> Kaynak
——————————
“Dizlerimin Üzerindeyim: Lütfen…”
Görevini yapmışların iç huzuru var şimdi.
Ama kimse kutlamadı beni… Mecbur hissetsinler diye yazdığım mesajlardan sonra ki tebrikleri saymazsak tabii…
Herkes kendi hayatını, acısını, tatlısını yaşıyor aslında ve işbirlikçiden öte değilim kimselere de velev ki.
Olsun. Ben baharatlı yemekleri severim zaten ki.
Kimse kimseye soğan, salça, sebze olmuyor. Varsa yoksa pul kırmızı biber, zencefil, tane karabiber olma keyfindeler.
Son zamanlarda bir de diş sıkma edindim, ki çenem ve şakaklarım ağrıyor bu yüzden… Belki soğuktan, belki stresten! Bu da olsun, n’olur ki… Beni bozmaz vesselam.
Kanepede, battaniyelere sarılıp, bir öğleden sonrası uykusu çekeceğim birazdan.. Biliyorum ki; mesajlar gelecek ardı ardına o az şekerli Küheylan’dan…
İçimde ki çocuğun, savrulmak gibi bir huyu varken üstelik. Ya diplerde bileklerine cam çizikleri atıyor; ya Kaf dağının tepesinde, camdan bir evde; bahçesi hanımeli ebruli kokan o evde; erkeğinin yamacında yaşıyor.
Burası mı? Bu kanepede sadece ben varım ve yalnızca yazıyorum!
Hemi de, senden başka herkes okuyor!
Okursan, tarafsız yazamam. Kendime taraf olurum o Kaf dağının ardında, taraf olur jilet yine bileklere kıyar, ille de senden bertaraf olurum…
İstemem!
İstesem?
Beni öptüğünde; nasıl anlatabilirim ki, sırtımdan tutarak, sokak kapısının paspasına bıraktığını beni!?
Dans ettiğim gecelerin yarılarında, yayınlanan yazıların donuk ifadesi kalır yüzünde; yanağında yastık izi gibi, sabah uyandığında.
——————————
> Görevler
1 – Kaynaktaki denemede anlatıcı son zamanlarda hangi alışkanlığı edindiğini söylüyor?
2 – Lütfen kaynaktaki denemeyi son cümlesinden sonra sürdürün.
Aşağıdaki veriler kaynaktaki denemeyle ilgili değildir.

> Veri Kayıtları
——————————
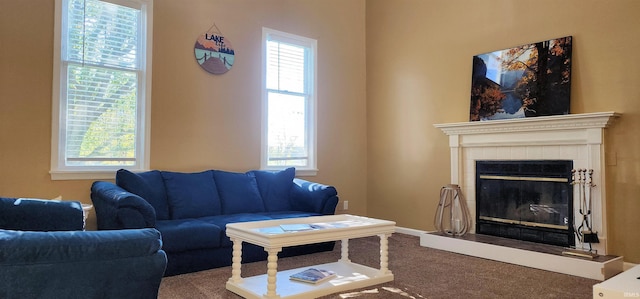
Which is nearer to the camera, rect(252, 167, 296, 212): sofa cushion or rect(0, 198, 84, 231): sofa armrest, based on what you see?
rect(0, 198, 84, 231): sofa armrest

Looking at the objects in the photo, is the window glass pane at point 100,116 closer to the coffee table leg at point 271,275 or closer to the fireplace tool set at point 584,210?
——————————
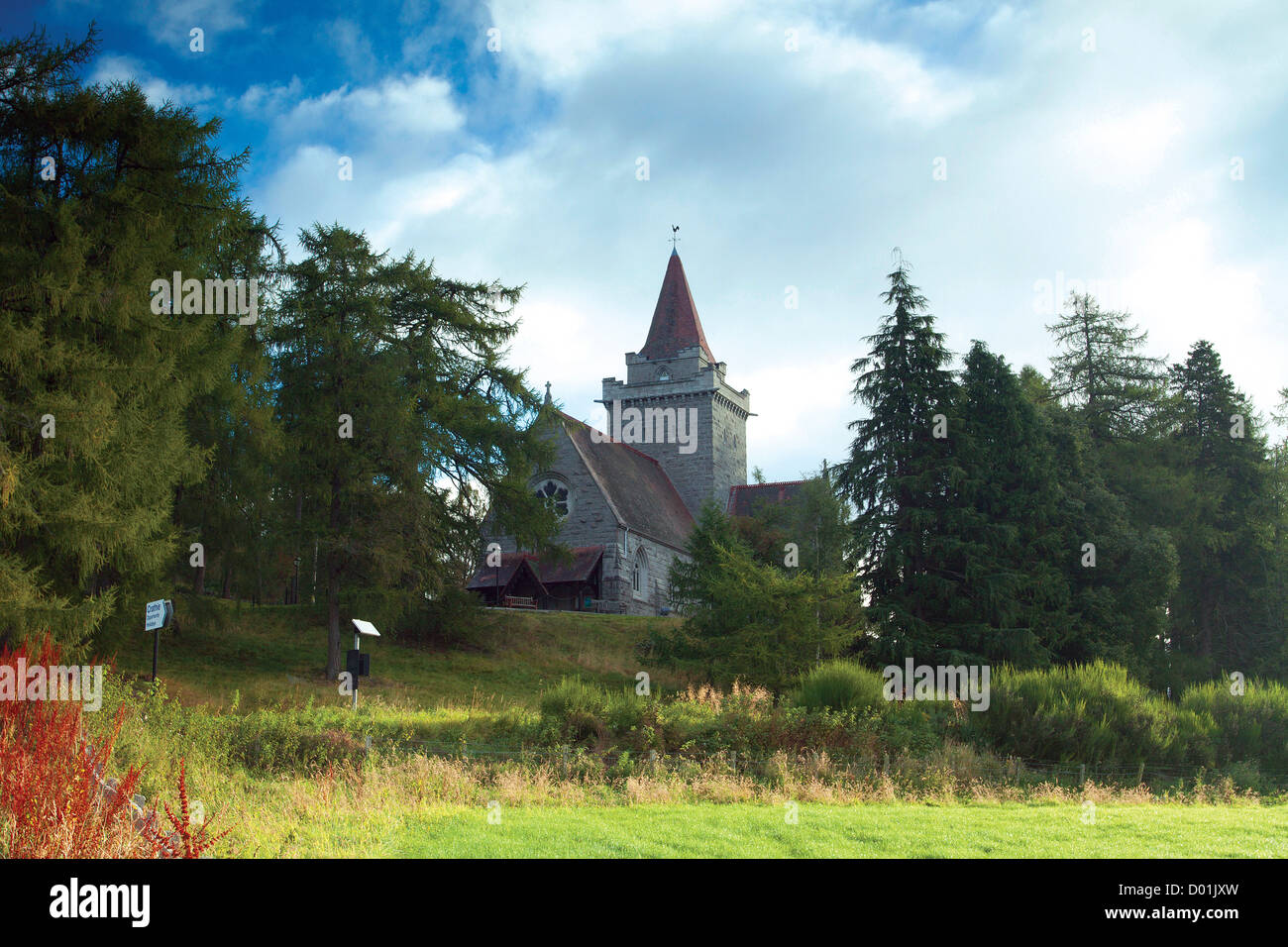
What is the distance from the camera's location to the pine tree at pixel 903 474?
——————————
> Cevap Anahtarı
1 – Diş sıkma.

2 –
‘Su çok güzel, gelsene!’ diyemem, yazının yayına konulduğu tarihleri hatırlamadan…
Gideceksin, belli…
Evet bir kaç günlüğüne ve memlekete… Oysa aynı şehirde olmak farklı hissettiriyor bana. Şehir değiştiriyorsun, hem paylaştığımız yeryüzü şekillerimizi değişitiriyor, iklimimize, şehrime ve bana format atıyorsun ya hem de… Belki de benden tarafına… En çok!
Biliyorsun musun?
Ben de gizli gizli, senin olmadığın yerlere gidiyorum zihnimde… Bazen düşlerimde… Sana benzeyen adamları seçiyorum hep cast’den.. Esas oğlan, mutlaka senden çok büyük izler taşır oluyor. Ve fakat, senaryo benim ya, en sevdiklerimden, en çekici taraflarından oluşturuyorum; jenerik çeşidini…
Sonra sen, daktilo sesiyle sesleniyorsun balkondan… ‘Gelsene…’ diye ve ben, hop kollarındayım!…
Senarist, yönetmen; film setinden; firarda! Set, tarumar ardımda…
‘Tanrım beni baştan yarat!’ diye yalvaran düşlerin kalesine döner dönmez, bir gol daha atıyorum. Ve sevinçli ve hüzünbaz günlere, usulca geçiyorum.
E-hadi Git.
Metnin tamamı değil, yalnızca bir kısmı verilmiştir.